Question

Two soap bubbles $\text{A}$ and $\text{B}$ are kept in a closed chamber where air is maintained at pressure $8{\text{N/m}}^2$. The radii of bubbles $\text{A}$ and $\text{B}$ are $2\text{cm}$ and $4\text{cm}$ respectively.
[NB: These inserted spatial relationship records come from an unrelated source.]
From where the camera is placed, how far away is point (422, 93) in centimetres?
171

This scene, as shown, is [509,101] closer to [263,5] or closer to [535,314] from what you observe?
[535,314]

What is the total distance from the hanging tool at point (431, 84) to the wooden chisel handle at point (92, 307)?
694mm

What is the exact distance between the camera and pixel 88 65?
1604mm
Surface tension of the soap - water solution used to make the bubbles is $0.04\text{N/m}$. The ratio $\frac{n_B}{n_A}$ is (where $n$ is the number of moles of air inside the bubble) [Neglect the effect of gravity and assume same temperature]

• A. $6:1$
• B. $5:1$
• C. $1:6$
• D. $1:5$

Answer 1

The correct option is A $6:1$


Given:
Pressure of air, $p=8{\text{N/m}}^2$
Radius of bubble $\text{A},$ $r_A=2\text{cm}=0.02\text{m}$
Radius of bubble $\text{B},$$r_B=4\text{cm}=0.04\text{m}$
Surface Tension of soap solution, $S=0.04\text{N/m}$

As we know,
Excess pressure inside soap bubble $=\frac{4S}{r}$
$\therefore$ Pressure inside the soap bubble $=p+\frac{4S}{r}$

Now, using the ideal gas equation,
$n=\frac{pV}{RT}$

So, $\frac{n_B}{n_A}=\frac{\frac{p_B{V}_B}{RT}}{\frac{p_A{V}_A}{RT}}=\frac{p_B{V}_B}{p_A{V}_A}$

$=\frac{(p+\frac{4S}{r_B})\times \frac{4}{3}\times \pi \times (r_B{)}^3}{(p+\frac{4S}{r_A})\times \frac{4}{3}\times \pi \times (r_A{)}^3}$

$=\frac{(8+\frac{4\times 0.04}{0.04})\times (0.04{)}^3}{(8+\frac{4\times 0.04}{0.02})\times (0.02{)}^3}=\frac{\frac{12}{15625}}{\frac{2}{15625}}$

$=\frac{6}{1}=6:1$

Hence, the correct option is $\left(a\right)$.